Proof. Let $p$ be an odd prime, and $g$ a primitive root of $p$. We prove that $-g$ is a primitive root if and only if $p\equiv 1(\mathit{mod}4)$.

• If $p\equiv 3(\mathit{mod}4)$, then $p=4k+3,k\in \mathbb{N}$. Since $g^{(p-1)∕2}\equiv -1(\mathit{mod}p)$ (see Problem 15),

  $${(-g)}^{(p-1)∕2}={(-1)}^{2k+1}{g}^{(p-1)∕2}\equiv 1(\mathit{mod}p),$$

  thus $-g$ is not a primitive root.

• If $p\equiv 1(\mathit{mod}4)$, then $p=4k+1,k\in \mathbb{N}$. Let $d$ be a positive integer such that $d\mid p-1,d\ne p-1$, so that $p-1=\mathit{ld},l\ge 2$. To prove that $-g$ is a primitive root modulo $p$, it suffices to show that ${(-g)}^d\not\equiv 1(\mathit{mod}p)$.

  Assume for contradiction that ${(-g)}^d={(-1)}^d{g}^d\equiv 1(\mathit{mod}p)$. Then, either ${(-1)}^d=1$ and $g^d=1$, or ${(-1)}^d=-1$ and $g^d=-1$.

  In the former case, $g^d=1$. This is impossible since $g$ has order $p-1$ and $1\le d<p-1$.

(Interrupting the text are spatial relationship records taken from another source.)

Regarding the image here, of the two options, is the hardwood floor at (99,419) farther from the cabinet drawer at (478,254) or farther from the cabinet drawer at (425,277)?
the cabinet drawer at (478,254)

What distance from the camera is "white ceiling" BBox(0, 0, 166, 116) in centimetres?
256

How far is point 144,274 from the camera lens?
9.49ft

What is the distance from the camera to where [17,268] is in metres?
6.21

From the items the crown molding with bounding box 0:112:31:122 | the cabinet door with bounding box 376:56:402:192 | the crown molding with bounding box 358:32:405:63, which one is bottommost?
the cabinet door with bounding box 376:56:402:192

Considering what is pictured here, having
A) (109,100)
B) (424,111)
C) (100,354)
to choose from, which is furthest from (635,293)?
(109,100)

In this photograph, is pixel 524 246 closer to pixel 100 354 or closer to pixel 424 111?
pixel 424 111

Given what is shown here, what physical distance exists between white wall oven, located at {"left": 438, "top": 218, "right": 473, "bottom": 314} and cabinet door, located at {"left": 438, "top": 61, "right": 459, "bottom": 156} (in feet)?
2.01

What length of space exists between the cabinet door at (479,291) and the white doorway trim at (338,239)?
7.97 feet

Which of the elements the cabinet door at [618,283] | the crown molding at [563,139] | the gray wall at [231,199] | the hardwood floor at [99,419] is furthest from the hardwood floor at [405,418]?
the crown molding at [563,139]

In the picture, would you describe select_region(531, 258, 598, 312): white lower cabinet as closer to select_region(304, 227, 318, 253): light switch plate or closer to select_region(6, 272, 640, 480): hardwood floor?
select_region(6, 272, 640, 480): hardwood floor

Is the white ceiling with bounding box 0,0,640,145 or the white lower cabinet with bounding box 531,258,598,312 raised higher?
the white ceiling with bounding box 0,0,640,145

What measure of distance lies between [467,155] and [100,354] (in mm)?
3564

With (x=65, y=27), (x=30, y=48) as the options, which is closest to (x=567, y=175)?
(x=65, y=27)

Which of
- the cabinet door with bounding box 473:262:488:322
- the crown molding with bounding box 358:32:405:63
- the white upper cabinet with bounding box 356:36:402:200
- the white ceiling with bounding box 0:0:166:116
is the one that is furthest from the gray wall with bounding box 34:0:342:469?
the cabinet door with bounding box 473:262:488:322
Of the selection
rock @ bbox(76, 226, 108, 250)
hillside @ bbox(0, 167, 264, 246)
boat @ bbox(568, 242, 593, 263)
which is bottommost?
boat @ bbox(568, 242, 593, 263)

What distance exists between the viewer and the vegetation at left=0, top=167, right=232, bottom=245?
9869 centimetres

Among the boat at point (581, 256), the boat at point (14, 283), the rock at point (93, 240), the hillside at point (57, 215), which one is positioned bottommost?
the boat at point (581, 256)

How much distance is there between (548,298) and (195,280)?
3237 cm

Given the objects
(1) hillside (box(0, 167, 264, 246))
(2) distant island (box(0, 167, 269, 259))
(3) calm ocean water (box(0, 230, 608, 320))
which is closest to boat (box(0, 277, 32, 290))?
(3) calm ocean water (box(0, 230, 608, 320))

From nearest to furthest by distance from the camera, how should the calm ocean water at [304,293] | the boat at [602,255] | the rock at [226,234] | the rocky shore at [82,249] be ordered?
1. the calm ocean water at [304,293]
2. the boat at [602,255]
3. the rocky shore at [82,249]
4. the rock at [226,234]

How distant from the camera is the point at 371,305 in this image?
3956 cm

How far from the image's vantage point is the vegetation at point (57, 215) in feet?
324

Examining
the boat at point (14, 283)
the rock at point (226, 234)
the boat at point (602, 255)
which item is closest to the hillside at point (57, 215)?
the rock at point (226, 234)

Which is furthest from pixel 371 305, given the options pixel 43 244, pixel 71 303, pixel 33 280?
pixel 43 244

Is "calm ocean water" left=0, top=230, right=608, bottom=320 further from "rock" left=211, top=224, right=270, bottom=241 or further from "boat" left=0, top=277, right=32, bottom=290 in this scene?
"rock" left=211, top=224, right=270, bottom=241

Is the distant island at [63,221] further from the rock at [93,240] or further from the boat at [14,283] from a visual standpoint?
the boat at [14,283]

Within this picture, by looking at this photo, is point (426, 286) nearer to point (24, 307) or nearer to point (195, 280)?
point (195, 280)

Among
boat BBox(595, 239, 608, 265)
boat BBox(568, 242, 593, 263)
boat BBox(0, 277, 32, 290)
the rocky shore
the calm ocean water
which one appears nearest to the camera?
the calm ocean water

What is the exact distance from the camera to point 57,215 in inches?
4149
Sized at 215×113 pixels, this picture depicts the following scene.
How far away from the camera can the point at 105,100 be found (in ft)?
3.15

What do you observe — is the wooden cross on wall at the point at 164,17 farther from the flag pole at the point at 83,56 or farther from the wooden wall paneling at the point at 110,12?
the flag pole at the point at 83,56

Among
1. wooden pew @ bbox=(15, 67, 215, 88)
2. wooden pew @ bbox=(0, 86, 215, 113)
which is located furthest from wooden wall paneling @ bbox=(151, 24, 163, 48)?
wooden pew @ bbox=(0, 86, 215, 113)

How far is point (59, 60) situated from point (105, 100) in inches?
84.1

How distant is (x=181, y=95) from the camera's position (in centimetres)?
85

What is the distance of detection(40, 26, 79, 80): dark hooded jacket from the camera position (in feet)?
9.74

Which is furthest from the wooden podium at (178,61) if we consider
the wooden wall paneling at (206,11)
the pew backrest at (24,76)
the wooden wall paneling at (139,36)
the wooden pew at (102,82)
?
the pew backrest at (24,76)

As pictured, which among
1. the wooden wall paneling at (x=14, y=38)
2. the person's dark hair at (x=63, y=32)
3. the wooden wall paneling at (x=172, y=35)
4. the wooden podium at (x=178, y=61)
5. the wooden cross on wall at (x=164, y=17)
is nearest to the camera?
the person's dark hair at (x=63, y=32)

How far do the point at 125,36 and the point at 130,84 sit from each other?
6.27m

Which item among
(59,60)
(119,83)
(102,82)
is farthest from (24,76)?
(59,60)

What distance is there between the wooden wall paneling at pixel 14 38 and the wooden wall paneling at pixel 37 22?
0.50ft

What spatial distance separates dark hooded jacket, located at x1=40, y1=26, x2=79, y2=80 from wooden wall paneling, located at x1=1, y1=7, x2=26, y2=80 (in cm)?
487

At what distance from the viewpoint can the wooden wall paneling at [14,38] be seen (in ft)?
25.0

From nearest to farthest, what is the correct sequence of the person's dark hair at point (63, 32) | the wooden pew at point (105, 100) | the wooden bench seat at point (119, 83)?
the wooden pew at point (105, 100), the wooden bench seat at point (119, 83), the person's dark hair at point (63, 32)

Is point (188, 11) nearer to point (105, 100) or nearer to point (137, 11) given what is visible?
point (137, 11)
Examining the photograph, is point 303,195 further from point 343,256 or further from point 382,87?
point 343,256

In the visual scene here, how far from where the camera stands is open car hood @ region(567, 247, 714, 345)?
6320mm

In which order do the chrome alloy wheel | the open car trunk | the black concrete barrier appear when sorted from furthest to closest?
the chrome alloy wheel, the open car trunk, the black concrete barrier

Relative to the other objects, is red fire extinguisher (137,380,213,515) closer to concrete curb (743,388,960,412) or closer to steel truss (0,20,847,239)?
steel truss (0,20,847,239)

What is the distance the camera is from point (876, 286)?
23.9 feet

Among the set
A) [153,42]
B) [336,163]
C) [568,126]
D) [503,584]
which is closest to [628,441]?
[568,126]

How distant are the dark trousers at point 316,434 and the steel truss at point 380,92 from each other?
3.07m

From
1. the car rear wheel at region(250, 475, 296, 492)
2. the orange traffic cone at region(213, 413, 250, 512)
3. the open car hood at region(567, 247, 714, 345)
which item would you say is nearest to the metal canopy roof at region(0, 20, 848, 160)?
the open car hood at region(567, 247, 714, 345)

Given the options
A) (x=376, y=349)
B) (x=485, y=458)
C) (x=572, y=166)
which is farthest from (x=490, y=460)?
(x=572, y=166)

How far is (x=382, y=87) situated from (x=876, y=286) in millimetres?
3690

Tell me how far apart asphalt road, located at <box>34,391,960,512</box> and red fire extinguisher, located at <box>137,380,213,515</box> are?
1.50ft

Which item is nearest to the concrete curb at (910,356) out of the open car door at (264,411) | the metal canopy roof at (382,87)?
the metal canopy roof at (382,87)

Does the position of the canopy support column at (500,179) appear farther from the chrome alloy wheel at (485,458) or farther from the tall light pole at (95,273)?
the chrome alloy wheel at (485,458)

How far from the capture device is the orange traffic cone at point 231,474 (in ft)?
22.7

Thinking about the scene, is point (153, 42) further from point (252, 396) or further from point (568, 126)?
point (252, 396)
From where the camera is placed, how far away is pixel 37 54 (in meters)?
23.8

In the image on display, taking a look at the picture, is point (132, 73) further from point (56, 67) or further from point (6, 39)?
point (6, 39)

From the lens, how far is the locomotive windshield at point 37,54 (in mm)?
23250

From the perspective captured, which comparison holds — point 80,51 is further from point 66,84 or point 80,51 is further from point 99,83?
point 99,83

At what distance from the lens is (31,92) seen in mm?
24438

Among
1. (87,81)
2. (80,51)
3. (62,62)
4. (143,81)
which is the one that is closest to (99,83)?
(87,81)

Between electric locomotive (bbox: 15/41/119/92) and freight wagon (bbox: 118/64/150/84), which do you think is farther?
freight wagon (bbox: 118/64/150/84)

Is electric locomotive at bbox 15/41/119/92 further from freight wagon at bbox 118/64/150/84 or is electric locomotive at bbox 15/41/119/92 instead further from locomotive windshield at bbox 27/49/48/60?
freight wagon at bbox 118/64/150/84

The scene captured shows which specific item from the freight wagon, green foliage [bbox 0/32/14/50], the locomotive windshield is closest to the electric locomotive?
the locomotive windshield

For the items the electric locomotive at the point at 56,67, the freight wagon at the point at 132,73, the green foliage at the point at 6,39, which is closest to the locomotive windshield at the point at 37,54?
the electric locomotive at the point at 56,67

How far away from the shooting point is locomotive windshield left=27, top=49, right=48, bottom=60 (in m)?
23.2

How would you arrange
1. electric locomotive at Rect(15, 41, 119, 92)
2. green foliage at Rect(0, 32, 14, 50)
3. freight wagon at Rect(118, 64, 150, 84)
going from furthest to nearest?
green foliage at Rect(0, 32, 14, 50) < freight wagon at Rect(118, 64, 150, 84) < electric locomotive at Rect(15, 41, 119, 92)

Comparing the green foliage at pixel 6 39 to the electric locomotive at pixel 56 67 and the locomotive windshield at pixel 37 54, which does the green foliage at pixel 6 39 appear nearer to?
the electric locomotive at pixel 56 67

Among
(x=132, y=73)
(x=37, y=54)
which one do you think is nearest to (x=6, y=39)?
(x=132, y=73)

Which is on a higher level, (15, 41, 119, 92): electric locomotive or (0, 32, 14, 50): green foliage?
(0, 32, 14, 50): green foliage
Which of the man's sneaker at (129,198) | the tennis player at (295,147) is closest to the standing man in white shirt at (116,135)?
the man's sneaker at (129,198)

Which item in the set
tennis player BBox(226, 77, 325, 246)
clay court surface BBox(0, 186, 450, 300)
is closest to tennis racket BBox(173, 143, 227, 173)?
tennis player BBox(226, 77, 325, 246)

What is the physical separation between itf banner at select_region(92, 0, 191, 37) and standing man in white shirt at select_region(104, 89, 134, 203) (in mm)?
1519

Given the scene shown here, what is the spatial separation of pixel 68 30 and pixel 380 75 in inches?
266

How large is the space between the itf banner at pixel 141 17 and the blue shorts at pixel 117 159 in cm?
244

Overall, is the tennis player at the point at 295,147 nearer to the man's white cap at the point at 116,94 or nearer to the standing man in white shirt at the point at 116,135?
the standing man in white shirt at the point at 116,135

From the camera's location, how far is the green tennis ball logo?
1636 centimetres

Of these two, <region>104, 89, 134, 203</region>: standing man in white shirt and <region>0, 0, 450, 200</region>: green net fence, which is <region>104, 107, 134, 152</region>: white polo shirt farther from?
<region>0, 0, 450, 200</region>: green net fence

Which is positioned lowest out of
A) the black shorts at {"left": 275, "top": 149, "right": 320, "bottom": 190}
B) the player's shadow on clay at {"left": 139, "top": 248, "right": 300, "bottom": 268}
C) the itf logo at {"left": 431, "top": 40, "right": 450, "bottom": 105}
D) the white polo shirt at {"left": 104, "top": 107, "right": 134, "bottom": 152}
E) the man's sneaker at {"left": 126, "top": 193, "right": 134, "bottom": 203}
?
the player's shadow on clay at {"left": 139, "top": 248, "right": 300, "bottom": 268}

  In the later case, $d$ is odd, and $g^d=-1$. Then $g^{2d}=1$, where $1<2d\le \mathit{ld}=p-1$. Since the order of $g$ is $p-1$, $2d=p-1$, thus $(p-1)∕2=d$ is odd, in contradiction with $(p-1)∕2=2k$.

  This proves that ${(-g)}^d\not\equiv 1$ for every divisor $d$ of $p-1$ ( $d\ne 1,d\ne p-1$). Therefore $-g$ has order $p-1$ modulo $p$, so $-g$ is a primitive root.

  So $-g$ is a primitive root, or not, according as $p\equiv 1(\mathit{mod}4)$ or $p\equiv 3(\mathit{mod}4)$.